>>>

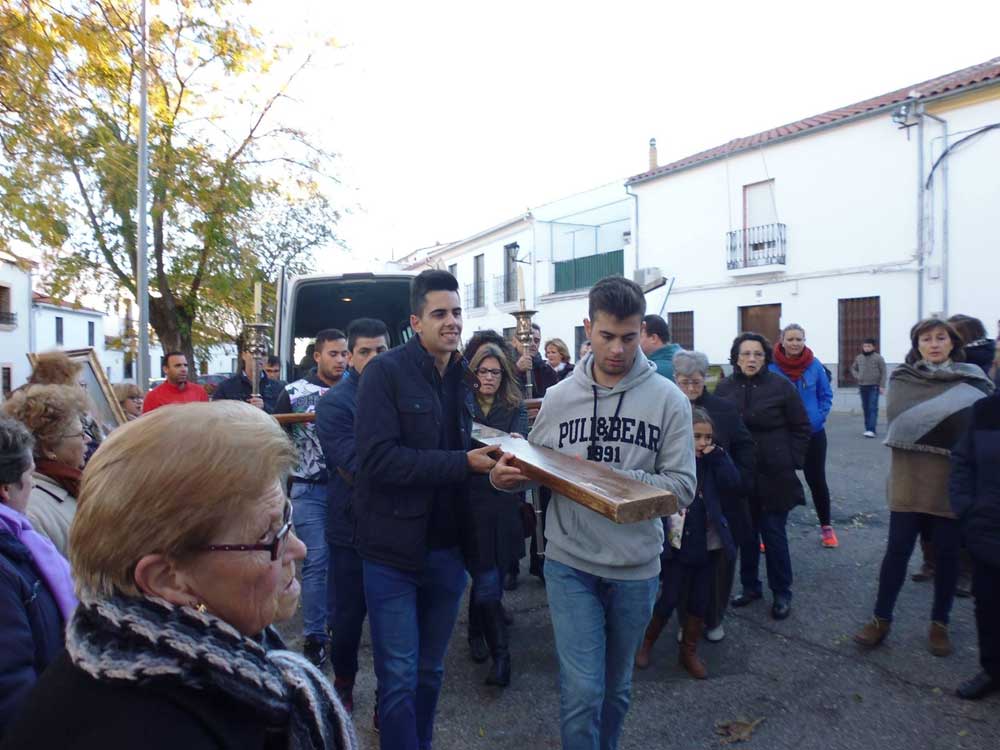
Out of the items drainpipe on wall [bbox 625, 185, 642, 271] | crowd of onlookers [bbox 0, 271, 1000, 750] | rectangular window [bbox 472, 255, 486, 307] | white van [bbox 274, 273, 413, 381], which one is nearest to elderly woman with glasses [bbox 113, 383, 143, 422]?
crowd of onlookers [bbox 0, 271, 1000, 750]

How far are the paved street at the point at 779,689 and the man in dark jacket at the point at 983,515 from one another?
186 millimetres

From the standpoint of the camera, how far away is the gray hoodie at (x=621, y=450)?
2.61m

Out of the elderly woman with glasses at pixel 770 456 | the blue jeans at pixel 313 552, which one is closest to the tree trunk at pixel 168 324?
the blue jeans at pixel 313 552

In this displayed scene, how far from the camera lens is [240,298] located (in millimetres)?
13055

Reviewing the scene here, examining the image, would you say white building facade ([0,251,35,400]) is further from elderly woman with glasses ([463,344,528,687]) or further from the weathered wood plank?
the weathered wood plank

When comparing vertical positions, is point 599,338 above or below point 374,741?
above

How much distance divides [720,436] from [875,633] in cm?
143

<<<
>>>

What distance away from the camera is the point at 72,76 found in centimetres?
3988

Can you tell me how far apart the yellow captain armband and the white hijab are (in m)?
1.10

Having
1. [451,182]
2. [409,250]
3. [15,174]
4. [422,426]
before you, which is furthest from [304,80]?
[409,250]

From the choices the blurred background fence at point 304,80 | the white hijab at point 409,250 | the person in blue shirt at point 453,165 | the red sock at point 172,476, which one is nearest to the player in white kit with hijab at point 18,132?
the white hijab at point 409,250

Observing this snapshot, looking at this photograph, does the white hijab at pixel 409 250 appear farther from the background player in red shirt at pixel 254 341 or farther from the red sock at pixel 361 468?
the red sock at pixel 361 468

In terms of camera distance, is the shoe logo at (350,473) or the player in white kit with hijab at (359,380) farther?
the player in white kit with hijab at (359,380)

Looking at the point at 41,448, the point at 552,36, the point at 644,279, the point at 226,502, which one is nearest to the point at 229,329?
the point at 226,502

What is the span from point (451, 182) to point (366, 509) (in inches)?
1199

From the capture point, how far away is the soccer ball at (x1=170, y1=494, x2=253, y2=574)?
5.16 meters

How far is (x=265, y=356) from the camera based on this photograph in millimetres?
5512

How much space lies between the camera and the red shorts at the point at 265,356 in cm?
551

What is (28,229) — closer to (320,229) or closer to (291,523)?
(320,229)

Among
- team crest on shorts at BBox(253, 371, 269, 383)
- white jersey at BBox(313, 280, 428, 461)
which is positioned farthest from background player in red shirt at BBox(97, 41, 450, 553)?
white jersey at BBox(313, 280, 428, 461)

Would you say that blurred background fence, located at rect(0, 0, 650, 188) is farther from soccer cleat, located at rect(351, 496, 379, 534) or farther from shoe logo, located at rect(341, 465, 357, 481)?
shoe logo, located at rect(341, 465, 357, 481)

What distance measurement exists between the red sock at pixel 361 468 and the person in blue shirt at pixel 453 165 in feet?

<<<
>>>

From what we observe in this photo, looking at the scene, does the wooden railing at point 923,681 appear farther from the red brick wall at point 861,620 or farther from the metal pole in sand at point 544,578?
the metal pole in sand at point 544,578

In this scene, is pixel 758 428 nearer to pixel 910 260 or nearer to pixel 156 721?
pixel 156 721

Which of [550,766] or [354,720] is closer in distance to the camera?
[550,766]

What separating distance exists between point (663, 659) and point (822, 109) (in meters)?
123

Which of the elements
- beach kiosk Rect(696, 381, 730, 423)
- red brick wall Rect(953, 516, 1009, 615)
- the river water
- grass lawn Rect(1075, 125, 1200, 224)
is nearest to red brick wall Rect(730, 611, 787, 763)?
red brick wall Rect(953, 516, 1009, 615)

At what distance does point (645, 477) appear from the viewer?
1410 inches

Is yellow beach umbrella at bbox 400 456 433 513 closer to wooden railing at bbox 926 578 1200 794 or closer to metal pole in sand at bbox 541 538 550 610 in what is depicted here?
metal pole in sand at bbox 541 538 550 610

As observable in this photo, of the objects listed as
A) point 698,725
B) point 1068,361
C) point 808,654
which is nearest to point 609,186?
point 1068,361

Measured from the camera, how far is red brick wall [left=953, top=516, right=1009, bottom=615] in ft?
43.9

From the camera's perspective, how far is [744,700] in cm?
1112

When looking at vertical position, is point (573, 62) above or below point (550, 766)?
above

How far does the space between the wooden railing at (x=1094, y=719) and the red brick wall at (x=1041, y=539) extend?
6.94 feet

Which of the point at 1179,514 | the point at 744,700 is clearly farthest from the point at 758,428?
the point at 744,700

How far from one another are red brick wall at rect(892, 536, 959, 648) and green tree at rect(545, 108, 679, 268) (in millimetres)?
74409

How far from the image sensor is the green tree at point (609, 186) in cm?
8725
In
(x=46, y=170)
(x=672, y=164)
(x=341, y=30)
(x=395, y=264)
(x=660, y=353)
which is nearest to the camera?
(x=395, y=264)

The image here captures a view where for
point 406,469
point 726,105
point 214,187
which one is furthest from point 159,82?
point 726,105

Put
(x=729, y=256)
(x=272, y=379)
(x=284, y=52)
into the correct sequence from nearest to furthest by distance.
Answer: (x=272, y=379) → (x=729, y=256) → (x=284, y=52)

<<<

> [SHORT TASK]: Please identify every line in the items above that contains the string "inches", matching case exactly, and copy each of those lines in full.

> [OUTPUT FOR THIS EXERCISE]:
What is the span from point (451, 182) to point (366, 509) (in inches)?
1410 inches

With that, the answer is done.